Before referring patients to private providers, Air Force medical personnel should try to cross-book patients into other on-base clinics with available appointments. For example, the report said, a child who can’t get an appointment at the pediatric clinic can be scheduled at a family practice clinic rather than referring the child to a private provider.
But the audit found bases often referred patients to private providers rather than cross-booking, leading to unfilled appointment slots at military facilities.
Bases also failed to make available appointments that had been -reserved for follow-ups but were never actually scheduled.
For example, doctors might pre-reserve an emergency room patient’s follow-up visit, but many patients don’t schedule the actual appointment. Many bases failed to release these unused appointments, which would make them available to other patients.
At Offutt Air Force Base, Neb., for example, 418 of 1,067 pre-reserved appointments — 39 percent — were not released and ultimately went unfilled, the audit found.
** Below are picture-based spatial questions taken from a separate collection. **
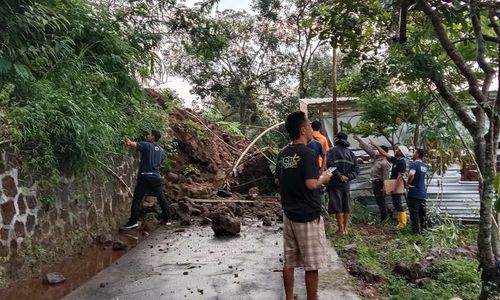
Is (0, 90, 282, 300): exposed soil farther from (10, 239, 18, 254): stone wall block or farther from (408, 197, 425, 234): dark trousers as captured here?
(408, 197, 425, 234): dark trousers

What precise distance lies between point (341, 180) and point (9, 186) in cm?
519

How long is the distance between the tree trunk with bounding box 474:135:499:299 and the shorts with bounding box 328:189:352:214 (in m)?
3.51

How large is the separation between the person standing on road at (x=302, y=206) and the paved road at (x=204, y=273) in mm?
605

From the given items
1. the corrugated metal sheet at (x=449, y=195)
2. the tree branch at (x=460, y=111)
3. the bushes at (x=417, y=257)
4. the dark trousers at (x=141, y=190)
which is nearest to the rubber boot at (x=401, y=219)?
the bushes at (x=417, y=257)

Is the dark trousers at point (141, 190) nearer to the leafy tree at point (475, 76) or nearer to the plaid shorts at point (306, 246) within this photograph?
the leafy tree at point (475, 76)

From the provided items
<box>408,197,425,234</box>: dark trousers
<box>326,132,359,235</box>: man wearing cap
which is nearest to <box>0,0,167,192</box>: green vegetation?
<box>326,132,359,235</box>: man wearing cap

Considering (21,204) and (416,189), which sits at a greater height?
(21,204)

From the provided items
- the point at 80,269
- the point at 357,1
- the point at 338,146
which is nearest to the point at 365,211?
the point at 338,146

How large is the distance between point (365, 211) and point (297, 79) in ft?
Answer: 41.6

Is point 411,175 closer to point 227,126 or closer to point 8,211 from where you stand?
point 8,211

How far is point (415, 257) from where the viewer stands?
7.25 meters

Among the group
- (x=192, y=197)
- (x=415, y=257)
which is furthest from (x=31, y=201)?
(x=415, y=257)

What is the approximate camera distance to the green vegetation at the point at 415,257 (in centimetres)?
585

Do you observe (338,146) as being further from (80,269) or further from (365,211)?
(80,269)
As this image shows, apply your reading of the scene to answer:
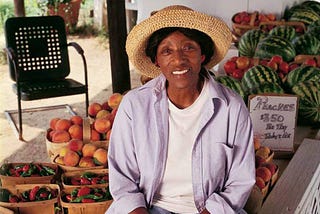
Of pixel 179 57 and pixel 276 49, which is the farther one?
pixel 276 49

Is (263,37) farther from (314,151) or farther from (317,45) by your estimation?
(314,151)

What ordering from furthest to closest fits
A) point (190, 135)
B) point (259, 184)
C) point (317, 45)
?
point (317, 45)
point (259, 184)
point (190, 135)

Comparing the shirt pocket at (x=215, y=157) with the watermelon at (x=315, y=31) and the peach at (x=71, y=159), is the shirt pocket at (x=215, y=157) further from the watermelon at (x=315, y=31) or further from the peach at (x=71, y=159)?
the watermelon at (x=315, y=31)

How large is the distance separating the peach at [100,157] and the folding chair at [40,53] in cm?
252

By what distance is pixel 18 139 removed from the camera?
4.84 meters

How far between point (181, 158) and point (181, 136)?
0.08 metres

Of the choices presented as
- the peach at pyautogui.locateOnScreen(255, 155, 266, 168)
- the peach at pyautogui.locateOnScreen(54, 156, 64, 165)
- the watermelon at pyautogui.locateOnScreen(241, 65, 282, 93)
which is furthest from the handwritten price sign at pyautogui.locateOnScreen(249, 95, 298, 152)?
the peach at pyautogui.locateOnScreen(54, 156, 64, 165)

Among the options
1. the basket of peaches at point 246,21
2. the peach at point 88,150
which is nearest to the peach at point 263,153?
the peach at point 88,150

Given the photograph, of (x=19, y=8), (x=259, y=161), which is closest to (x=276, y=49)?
(x=259, y=161)

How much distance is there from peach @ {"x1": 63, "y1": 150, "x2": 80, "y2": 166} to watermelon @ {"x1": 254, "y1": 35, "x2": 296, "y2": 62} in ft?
7.02

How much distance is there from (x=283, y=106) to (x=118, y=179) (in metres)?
1.16

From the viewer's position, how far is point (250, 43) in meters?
4.30

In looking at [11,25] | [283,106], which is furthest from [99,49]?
[283,106]

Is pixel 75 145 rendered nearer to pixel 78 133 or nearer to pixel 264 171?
pixel 78 133
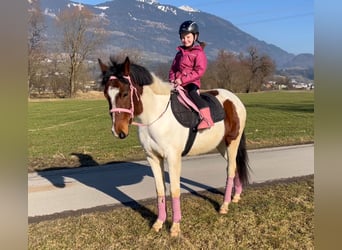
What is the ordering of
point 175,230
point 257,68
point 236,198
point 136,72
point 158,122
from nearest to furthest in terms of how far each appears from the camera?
1. point 136,72
2. point 158,122
3. point 175,230
4. point 236,198
5. point 257,68

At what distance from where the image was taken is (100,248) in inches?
163

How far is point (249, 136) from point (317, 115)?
37.7 feet

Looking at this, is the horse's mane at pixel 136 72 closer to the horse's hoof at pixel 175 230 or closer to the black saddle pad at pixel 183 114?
the black saddle pad at pixel 183 114

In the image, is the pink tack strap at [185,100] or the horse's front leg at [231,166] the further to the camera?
the horse's front leg at [231,166]

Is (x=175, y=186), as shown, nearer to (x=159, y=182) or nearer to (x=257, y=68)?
(x=159, y=182)

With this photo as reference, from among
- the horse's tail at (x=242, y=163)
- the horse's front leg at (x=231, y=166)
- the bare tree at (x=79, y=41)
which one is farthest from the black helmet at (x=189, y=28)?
the bare tree at (x=79, y=41)

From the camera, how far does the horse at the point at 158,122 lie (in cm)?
383

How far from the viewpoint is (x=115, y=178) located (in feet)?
23.3

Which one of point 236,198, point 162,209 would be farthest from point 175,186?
point 236,198

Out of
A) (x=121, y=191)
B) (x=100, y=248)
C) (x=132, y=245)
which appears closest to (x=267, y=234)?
(x=132, y=245)

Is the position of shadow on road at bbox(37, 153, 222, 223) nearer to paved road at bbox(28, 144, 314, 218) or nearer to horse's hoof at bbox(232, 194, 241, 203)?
paved road at bbox(28, 144, 314, 218)

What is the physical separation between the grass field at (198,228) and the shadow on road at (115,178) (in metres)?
0.11

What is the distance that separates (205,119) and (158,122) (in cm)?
71
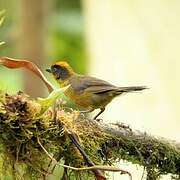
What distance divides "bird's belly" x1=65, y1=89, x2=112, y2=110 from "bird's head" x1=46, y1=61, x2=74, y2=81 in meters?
0.17

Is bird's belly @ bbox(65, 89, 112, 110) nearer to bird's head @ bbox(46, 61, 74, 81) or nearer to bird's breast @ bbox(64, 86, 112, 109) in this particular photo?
bird's breast @ bbox(64, 86, 112, 109)

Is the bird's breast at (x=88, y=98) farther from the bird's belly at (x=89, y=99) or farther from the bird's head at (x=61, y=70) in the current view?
the bird's head at (x=61, y=70)

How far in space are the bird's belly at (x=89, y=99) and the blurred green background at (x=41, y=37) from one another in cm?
70

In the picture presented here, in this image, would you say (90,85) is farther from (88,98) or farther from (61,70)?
(61,70)

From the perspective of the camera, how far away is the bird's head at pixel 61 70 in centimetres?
336

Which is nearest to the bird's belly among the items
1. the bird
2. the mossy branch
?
the bird

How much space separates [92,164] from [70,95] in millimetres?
1063

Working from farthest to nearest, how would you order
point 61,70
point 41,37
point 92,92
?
point 41,37
point 61,70
point 92,92

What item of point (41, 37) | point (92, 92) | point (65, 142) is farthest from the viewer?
point (41, 37)

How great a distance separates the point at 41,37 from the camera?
614 centimetres

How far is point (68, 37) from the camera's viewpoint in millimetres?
8430

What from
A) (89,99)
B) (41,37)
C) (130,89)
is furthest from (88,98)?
(41,37)

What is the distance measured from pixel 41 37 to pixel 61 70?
2.79 m

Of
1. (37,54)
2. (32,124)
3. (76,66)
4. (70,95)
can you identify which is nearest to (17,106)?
(32,124)
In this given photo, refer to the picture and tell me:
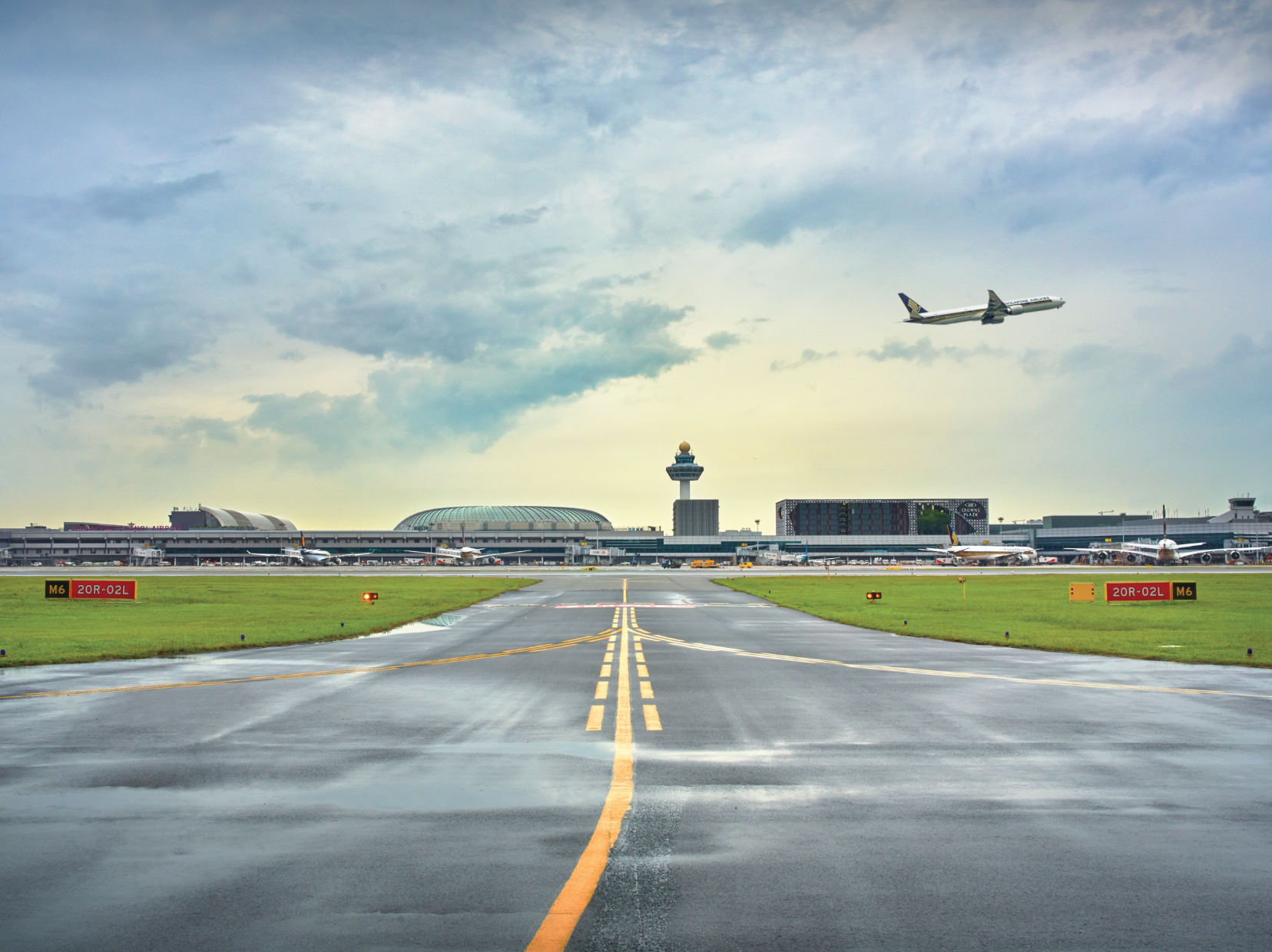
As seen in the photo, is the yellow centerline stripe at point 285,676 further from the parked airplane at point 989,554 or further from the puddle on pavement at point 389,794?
the parked airplane at point 989,554

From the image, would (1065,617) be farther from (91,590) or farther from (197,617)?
(91,590)

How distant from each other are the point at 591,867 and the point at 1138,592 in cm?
4494

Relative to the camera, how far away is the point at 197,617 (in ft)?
118

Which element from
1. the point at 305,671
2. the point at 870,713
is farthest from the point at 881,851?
the point at 305,671

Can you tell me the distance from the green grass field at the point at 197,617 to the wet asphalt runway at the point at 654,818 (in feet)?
24.9

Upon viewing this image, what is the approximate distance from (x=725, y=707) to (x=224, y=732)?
25.3ft

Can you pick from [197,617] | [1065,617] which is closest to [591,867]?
[1065,617]

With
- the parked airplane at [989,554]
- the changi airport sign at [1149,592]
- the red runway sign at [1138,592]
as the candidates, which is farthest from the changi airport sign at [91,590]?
the parked airplane at [989,554]

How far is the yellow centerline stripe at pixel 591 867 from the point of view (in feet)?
17.6

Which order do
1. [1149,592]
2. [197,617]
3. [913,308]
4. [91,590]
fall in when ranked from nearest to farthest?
[197,617] → [1149,592] → [91,590] → [913,308]

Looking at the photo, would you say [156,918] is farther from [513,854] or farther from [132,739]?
[132,739]

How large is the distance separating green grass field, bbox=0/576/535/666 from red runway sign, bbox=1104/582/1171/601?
1324 inches

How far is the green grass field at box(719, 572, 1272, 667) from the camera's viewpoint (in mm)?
22781

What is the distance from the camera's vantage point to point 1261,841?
711 centimetres
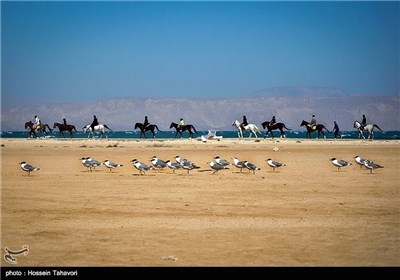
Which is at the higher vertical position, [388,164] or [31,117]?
[388,164]

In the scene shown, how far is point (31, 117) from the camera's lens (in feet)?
611

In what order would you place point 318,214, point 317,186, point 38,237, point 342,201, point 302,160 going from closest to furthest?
point 38,237 < point 318,214 < point 342,201 < point 317,186 < point 302,160

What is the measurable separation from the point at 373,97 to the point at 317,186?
634ft

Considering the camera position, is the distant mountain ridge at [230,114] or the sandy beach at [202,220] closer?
the sandy beach at [202,220]

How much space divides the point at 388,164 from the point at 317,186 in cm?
872

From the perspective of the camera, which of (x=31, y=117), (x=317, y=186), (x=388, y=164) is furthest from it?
(x=31, y=117)

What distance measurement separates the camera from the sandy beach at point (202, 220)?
7426 mm

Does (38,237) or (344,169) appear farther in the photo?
(344,169)

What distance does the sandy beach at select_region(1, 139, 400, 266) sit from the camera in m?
7.43

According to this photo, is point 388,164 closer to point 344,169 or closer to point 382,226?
point 344,169

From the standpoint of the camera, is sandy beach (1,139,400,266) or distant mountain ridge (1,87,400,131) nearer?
sandy beach (1,139,400,266)

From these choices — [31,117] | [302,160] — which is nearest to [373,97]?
[31,117]

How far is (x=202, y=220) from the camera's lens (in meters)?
9.89

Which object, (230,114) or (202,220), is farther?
(230,114)
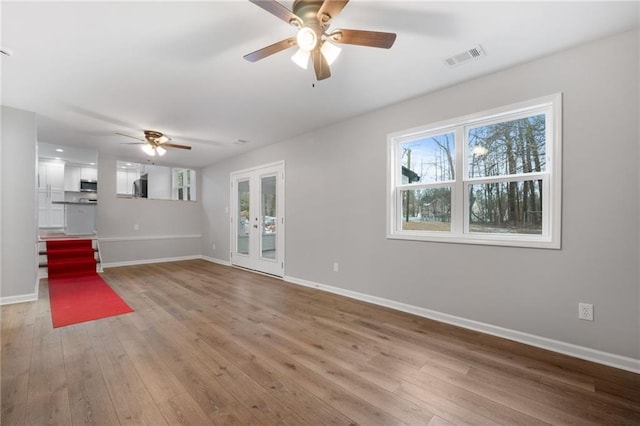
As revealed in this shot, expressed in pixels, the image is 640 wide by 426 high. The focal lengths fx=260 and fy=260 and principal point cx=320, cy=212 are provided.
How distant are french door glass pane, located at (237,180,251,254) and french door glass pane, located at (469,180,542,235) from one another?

Cross-booking and unfreezing appointments could account for $13.1 million of the $21 million in potential savings, according to the report.
Making better use of aerospace medicine services for eligible dependents would save $7.8 million, and the service could save an additional $550,000 annually by making better use of online appointment scheduling.
The 12 bases audited were Langley; Whiteman; Offutt; Davis-Monthan, Ariz.; Luke, Ariz.; Keesler, Miss.; Little Rock, Ark.; Robins, Ga.; Wright-Patterson, Ohio; Malmstrom, Mont.; Elmendorf, Alaska; and Ramstein, Germany.